The Reserve Bank of Australia (RBA) has hiked the cash rate 25bps to 2.60%.

Here are some of the highlights from RBA Governor Philip Lowe’s latest monetary policy decision statement:

On inflation:

  • This recent hike will help achieve the goal of bringing inflation back to the 2% to 3% range.
  • Inflation in Australia is too high — while global factors drive this trend, strong domestic demand relative to the ability of the economy to meet that demand is also playing a role.
  • Further increase in inflation is expected over the months ahead.
  • Central forecast is for inflation to be around 7.75% in over 2022, above 4% in 2023, and over 3% in 2024.

On labour market

  • Unemployment at its lowest in 50 years, down to 3.5% in August.
  • Job vacancies and ads are at “very high” levels.
  • Wage growth continues to pick up from the low rates of recent years but remains lower than in other advanced economies.

On sources of uncertainties

  • Deterioration of global economy remains a key uncertainty.
  • The impact of tighter financial conditions in household spending — higher inflation and the increase in interest rates put pressure on budgets.
  • Full effects of higher interest rates yet to be felt in mortgage payments.
  • Consumer confidence, house prices have fallen.

What’s next for cash rate

  • This recent increase will help achieve a more sustainable balance of demand and supply in the Australian economy — necessary to bring inflation back down.
  • Further rate hikes are expected over the period ahead.
  • RBA will monitor global economy, household spending, wage, and price-setting behaviour.

PropTrack senior economist Eleanor Creagh said one of the biggest impacts of the six rate hikes since May was the slowdown in home prices.

“The fastest rise to the cash rate since 1994 has seen home prices falling across the country, with prices nationally now sitting 3.35% below their March peak,” she said.

PropTrack figures show a decline in home prices across capital cities and regional areas by the end of September — the overall decline over the month was the slowest since prices began falling in April.

Ms Creagh said this recent hike by the RBA will further increase borrowing costs and reduce the maximum borrowing capacities, which would likely further weaken home price gains.

“In the period ahead, the level of interest rates will be a key determinant of housing market conditions and the pace and depth of home price falls,” she said.

Outside the housing market, the economy seemed to have already entered the tightening cycle with strong momentum.

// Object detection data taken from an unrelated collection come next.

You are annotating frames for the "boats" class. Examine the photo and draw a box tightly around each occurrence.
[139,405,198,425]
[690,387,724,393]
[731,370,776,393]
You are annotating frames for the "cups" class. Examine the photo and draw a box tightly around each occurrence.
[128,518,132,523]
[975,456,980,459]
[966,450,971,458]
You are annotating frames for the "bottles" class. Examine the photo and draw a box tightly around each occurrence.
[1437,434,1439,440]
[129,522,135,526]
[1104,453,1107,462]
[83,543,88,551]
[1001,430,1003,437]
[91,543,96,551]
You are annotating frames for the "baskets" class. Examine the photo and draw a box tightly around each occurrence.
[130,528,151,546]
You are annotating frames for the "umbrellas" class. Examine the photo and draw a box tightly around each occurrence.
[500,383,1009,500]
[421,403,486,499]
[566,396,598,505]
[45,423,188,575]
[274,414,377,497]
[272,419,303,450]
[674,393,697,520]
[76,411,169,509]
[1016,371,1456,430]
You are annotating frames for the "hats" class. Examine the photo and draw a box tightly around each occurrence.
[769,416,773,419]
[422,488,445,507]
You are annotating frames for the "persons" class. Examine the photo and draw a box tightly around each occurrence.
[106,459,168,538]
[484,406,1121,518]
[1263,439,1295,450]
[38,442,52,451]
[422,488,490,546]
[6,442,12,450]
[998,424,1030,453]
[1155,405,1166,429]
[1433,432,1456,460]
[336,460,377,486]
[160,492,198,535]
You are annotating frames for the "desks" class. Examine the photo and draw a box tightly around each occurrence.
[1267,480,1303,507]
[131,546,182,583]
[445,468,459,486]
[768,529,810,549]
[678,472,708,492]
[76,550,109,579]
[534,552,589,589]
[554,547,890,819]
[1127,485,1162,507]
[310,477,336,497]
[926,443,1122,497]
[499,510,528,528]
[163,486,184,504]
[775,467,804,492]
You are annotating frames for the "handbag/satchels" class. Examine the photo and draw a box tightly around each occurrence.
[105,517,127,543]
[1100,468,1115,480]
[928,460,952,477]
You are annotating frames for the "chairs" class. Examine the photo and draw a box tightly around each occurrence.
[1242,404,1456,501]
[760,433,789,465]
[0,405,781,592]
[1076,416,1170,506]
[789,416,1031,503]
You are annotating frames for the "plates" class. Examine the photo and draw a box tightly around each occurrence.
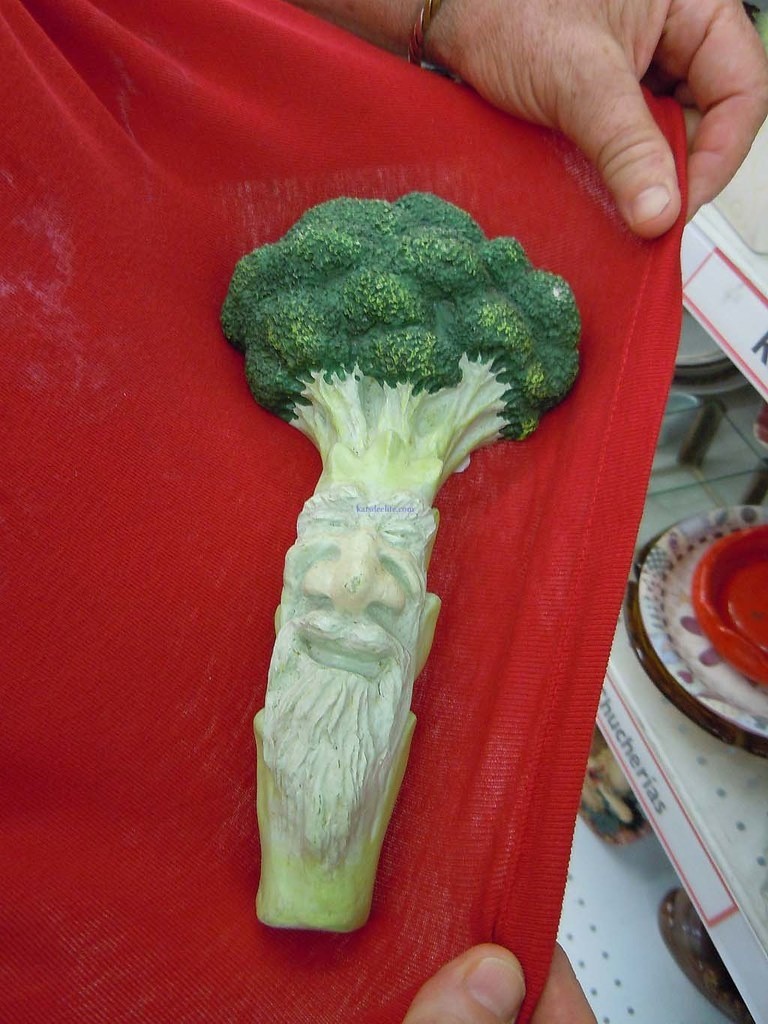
[674,304,752,402]
[624,504,768,758]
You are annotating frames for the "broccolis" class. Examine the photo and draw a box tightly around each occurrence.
[220,190,582,934]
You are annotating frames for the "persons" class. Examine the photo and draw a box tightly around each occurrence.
[401,941,600,1024]
[271,0,765,234]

Despite consumer confidence falling, the labour market maintains its robustness, with the unemployment sitting at a 48-year low.

Interestingly, spending is yet to slow while business conditions remained strong.

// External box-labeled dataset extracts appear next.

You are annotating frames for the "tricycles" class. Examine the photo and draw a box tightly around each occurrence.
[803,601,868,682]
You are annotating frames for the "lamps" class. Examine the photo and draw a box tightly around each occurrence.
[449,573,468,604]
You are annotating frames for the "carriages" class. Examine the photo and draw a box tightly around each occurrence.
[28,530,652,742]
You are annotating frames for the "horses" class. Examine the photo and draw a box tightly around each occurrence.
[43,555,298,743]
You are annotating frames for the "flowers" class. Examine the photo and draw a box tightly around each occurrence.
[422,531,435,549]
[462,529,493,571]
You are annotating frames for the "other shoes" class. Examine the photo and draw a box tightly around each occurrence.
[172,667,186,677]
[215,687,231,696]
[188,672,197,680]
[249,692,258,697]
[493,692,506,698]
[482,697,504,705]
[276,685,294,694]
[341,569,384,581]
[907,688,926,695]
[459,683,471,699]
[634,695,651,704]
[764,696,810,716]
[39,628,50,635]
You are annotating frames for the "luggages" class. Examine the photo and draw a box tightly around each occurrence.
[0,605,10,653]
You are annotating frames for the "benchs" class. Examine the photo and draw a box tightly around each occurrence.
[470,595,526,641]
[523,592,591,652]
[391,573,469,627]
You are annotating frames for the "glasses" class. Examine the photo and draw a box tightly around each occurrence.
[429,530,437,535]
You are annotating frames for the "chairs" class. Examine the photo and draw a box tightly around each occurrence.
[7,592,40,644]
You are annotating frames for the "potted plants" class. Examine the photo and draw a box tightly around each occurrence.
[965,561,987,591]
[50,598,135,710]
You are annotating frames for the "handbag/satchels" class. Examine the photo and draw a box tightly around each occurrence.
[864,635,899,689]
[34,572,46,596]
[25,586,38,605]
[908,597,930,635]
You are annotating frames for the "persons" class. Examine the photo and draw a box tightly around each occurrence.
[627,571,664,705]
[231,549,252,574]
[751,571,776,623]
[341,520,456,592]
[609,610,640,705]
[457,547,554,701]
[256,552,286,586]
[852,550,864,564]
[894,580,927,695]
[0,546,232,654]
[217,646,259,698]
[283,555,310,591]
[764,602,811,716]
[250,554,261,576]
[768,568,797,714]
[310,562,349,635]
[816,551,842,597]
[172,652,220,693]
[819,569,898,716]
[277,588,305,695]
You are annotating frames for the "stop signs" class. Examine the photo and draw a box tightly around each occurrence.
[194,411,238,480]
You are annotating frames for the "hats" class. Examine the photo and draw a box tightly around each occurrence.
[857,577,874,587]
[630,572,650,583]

“The RBA has continued its fast pace of rate hikes in order to ensure inflation expectations remain anchored around its 2% to 3% target,” Ms Creagh said.

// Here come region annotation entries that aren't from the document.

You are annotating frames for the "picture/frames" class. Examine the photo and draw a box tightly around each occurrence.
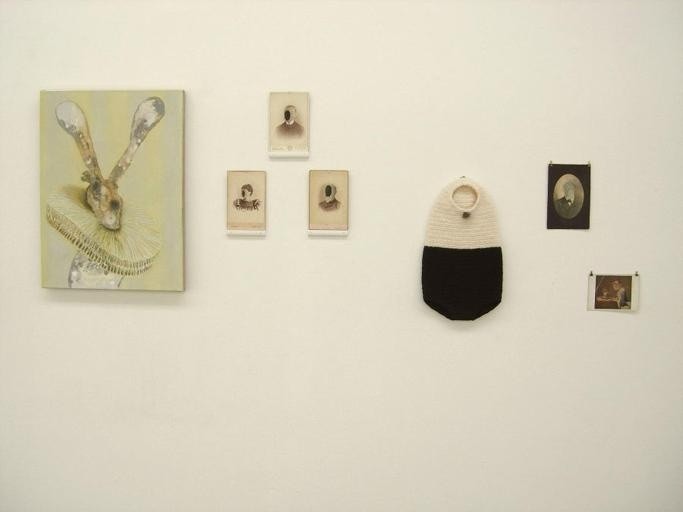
[586,273,639,313]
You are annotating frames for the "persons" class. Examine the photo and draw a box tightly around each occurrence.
[232,184,261,211]
[274,105,304,140]
[318,183,343,212]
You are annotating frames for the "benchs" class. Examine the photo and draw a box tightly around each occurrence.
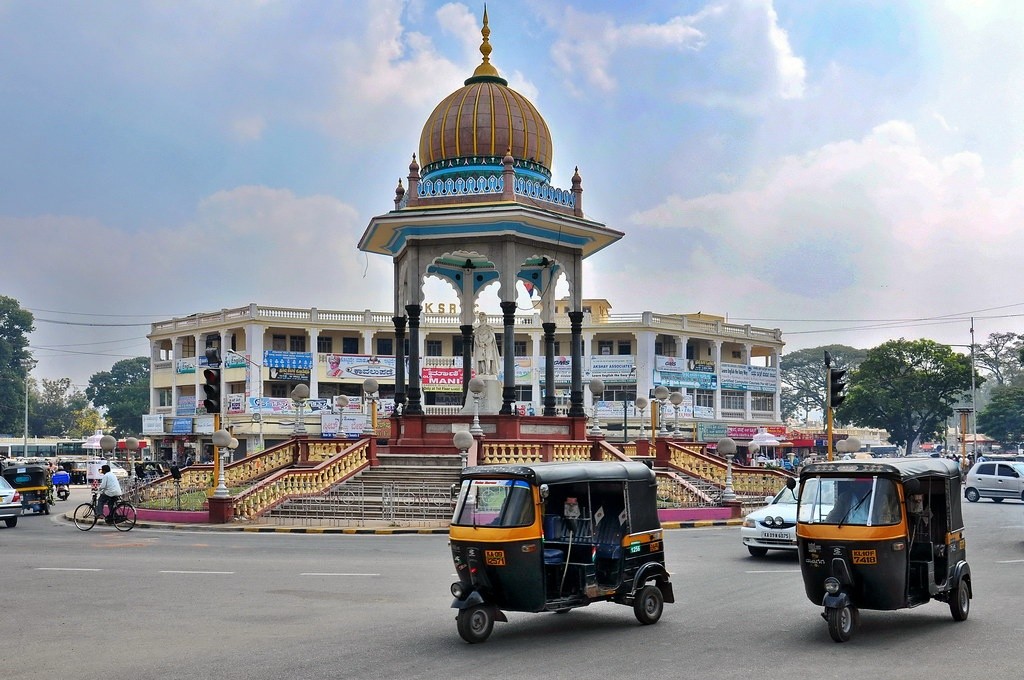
[542,516,622,561]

“The board has indicated it may soon slow the pace of its tightening cycle, perhaps signaling that this may be the last outsized rate increase. However, this is not expected to be the last rate hike, merely a step down to a more measured pace.”

CreditorWatch chief economist Anneke Thompson said there are early signs of easing in the labour force.

“The unemployment rate rose to 3.5%, although the overall number of employed people also increased; job vacancies, however, declined on a seasonally adjusted basis for the first time since the onset of the pandemic,” she said.

Meanwhile, there are now 10,000 fewer jobs available in Australia compared to three months ago.

“This is a forward indicator for unemployment, and coupled with increasing labour supply through migration, we may have already witnessed our trough in the unemployment rate,” Ms Thompson said.

Ms Thompson said the RBA will be closely watching the job data in its future monetary policy decision, given how employment has been a key driver of consumers’ willingness to spend.

“If the unemployment rate does continue to ease, the RBA may choose to make more ‘wait and see’ decisions as we move through the remainder of 2022 and in to 2023,” she said.